Text ->
= = = =

The FDA has tested 45 samples of distillers’ grains from ethanol plants and in over half of them detected antibiotics, including virginiamycin, erythromycin and tylosin. NGFA later learned that the concentration of those antibiotics exceeded the level (0.5 ppm) from a letter of no objection relating to virginiamycin issued in 1993 to the predecessor of Philbro Animal Health. There are no safe levels established for the other two antibiotics in feed grain. The FDA has 15 more samples to test and intends to make its final report available this summer.

 

With regard to biodiesel-derived glycerin, Dr. McChesney stated that the FDA does not consider it to be GRAS, or generally recognized as safe, for use as animal feed. Two issues raised concerns: 

 

·         Many samples contained more methanol than the 150 ppm level recognized as safe for animal feed; and

 

·         Samples contained salt in concentrations as high as 16,500 ppm.

= = = =

Data section ->
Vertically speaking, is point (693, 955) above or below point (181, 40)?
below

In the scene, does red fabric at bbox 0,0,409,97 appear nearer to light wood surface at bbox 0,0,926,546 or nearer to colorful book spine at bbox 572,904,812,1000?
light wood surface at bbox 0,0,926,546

= = = =

Work to do ->
A. Name every antibiotic that the FDA passage on distillers' grains reports finding in the samples.
B. Carry the FDA passage on distillers' grains and glycerin forward from its final sentence.

Outputs in order ->
A. virginiamycin, erythromycin, tylosin

B.
 

Accordingly, the FDA will be conducting a safety review of glycerin as a by-product of biodiesel. This will focus on the type of feedstock used, the manufacturing process and how the glycerin is introduced into feed. 

 

Developing markets for by-products has been a significant challenge for the emerging biofuels industry. The latest news of the FDA’s concerns about both distillers’ grains and glycerin will increase those challenges in an already difficult environment.